[[ Provided records open ]]

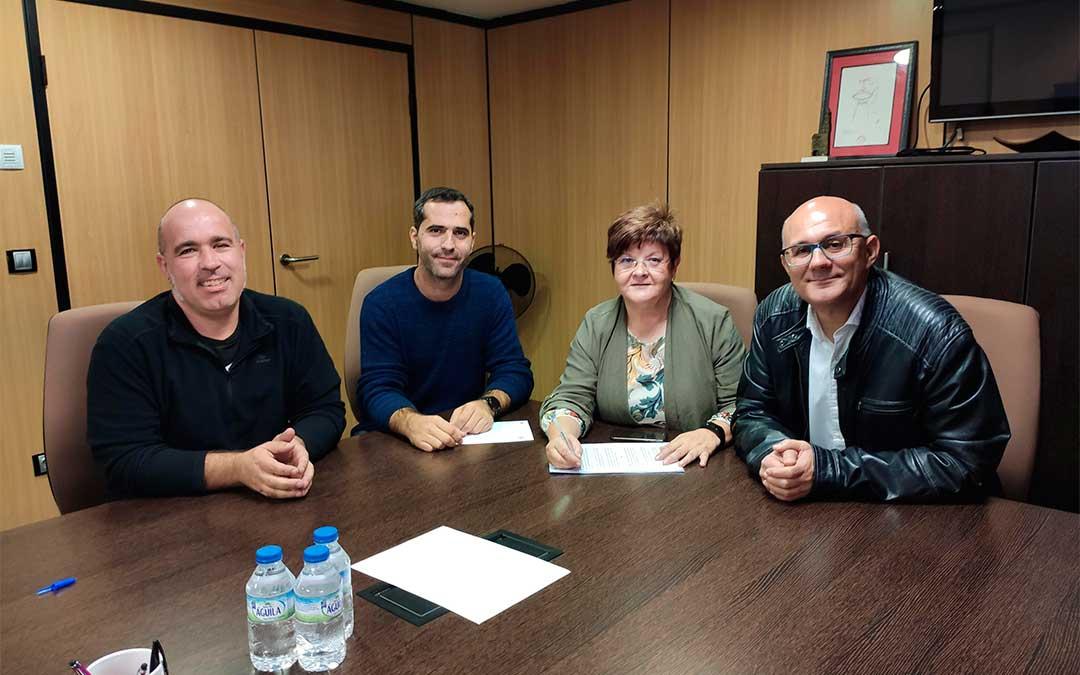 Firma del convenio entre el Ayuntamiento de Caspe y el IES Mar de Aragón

[[ Provided records closed ]]
[[ Provided records open ]]

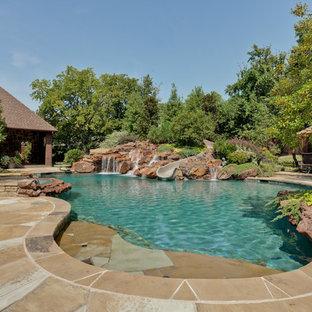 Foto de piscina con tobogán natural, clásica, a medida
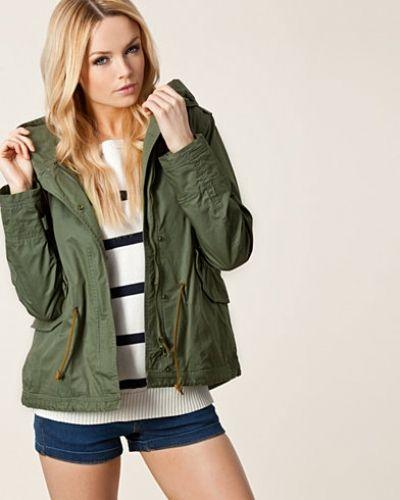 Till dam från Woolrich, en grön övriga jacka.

[[ Provided records closed ]]

--- What you are asked to do ---
Could you repeat, exactly, only the lines above starting at the one that has "Foto de piscina" and stopping after the one that has "Till dam från", without the pictures?

--- Answer space ---
 Foto de piscina con tobogán natural, clásica, a medida
 Till dam från Woolrich, en grön övriga jacka.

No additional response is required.